観光庁などによると、BTVは2021年からスタート。持続可能な開発目標(SDGs)に沿って、観光を通じた自然・文化遺産の保全など、持続可能な観光地地域づくりに取り組む優良な地域を認定するプロジェクト。人口1万5千人以下、農林水産業など第一次産業を行い、地域コミュニティーの価値観やライフスタイルの保持取り組みを行っていることなどが要件。
日本からはこれまで、▽21年に北海道ニセコ町、京都府美山町▽23年は北海道美瑛町、宮城県奥松島地区、白馬村、白川村―の計6地区を認定。BTVに認定されると、ロゴマークの使用が認められるほか、認定地域相互で知見や経験を共有するネットワークの構築が可能となり、国際的認知度の向上などにも活用できる。
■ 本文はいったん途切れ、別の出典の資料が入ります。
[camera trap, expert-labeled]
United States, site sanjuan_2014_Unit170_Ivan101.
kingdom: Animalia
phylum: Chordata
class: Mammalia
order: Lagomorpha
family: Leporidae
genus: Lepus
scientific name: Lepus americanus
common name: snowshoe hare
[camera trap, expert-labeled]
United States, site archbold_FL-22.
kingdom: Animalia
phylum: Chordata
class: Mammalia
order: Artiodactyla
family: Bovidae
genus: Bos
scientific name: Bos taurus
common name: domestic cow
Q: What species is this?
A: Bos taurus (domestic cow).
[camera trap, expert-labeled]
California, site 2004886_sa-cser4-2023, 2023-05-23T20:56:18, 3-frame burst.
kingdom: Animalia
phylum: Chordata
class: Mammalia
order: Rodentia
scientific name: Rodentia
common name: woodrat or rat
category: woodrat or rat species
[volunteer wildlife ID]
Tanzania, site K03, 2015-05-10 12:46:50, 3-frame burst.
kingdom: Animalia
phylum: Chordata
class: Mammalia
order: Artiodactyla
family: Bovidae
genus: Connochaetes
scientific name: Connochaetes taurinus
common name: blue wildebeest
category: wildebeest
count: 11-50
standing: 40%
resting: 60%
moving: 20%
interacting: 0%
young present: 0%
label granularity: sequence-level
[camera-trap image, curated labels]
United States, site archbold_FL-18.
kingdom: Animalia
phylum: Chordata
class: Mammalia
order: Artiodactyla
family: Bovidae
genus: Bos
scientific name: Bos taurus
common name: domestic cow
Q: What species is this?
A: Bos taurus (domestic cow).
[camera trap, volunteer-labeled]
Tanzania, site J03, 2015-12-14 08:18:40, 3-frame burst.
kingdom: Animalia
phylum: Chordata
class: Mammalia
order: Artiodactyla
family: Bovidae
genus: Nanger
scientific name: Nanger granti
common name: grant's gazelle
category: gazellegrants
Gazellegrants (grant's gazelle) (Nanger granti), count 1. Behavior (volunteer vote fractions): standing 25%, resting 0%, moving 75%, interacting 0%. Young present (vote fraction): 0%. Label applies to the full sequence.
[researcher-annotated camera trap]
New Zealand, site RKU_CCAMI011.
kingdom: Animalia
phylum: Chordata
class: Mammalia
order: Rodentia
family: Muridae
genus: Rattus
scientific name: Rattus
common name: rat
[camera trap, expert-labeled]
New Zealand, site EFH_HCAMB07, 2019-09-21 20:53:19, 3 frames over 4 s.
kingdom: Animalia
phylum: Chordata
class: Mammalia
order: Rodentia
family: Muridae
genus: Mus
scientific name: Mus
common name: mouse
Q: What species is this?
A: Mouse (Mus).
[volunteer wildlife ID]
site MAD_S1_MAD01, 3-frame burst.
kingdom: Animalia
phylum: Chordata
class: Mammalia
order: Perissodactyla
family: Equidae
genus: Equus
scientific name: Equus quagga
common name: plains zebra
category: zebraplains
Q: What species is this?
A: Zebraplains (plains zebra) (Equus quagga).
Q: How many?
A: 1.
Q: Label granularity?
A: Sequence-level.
天城町は昨年11月に九州運輸局から応募打診を受けた。町商工水産観光課を主体に各課横断的に若手職員らで同申請プロジェクトチームを編成。海・山の豊かな世界自然遺産と地域の農産物を生かした産業、地域で連携した受け入れ態勢、自然と共に暮らす集落文化や地域住民の日常生活を生かした観光振興の推進―など魅力を自然体で描きアピールした。
観光庁は3月に天城町の推薦を決定して5月、UNに書類を提出。今年は加盟国60国以上・約260地域が応募。そして今月11日、南米のコロンビア・カルタヘナで開催のBTV総会で天城町が九州初の認定地に。「白川村」など名だたる観光地域に仲間入りすることになった。
報告会見で、森田町長は「観光庁から『日本代表で推薦決定』を受けたが、英語版の作成はハードルが高いと思った。外注もせずに職員たちが力を合わせて頑張ってくれた」。内心〝申請書提出がゴール〟と思ったが、ネット動画でも公開中のBTVセレモニーでも吉報を確認。「今後インバウンドの増加も予想され、観光地としての基礎的整備も進めたい」
英語版作成に挑んだ1人・叶幸代さん(38)=町教育委員会=も「ユイの精神などの英訳にも苦心。闘牛も悪い印象を与えないよう愛情を持って牛を育てていることにもフォーカス。認定と聞いてびっくりしました。とりあえず成し遂げたと思った」と喜びを共有した。
25日には、国内BTV連絡協議会(8地区)の顔合わせ会合が白川村で予定され、森田町長らが出席する。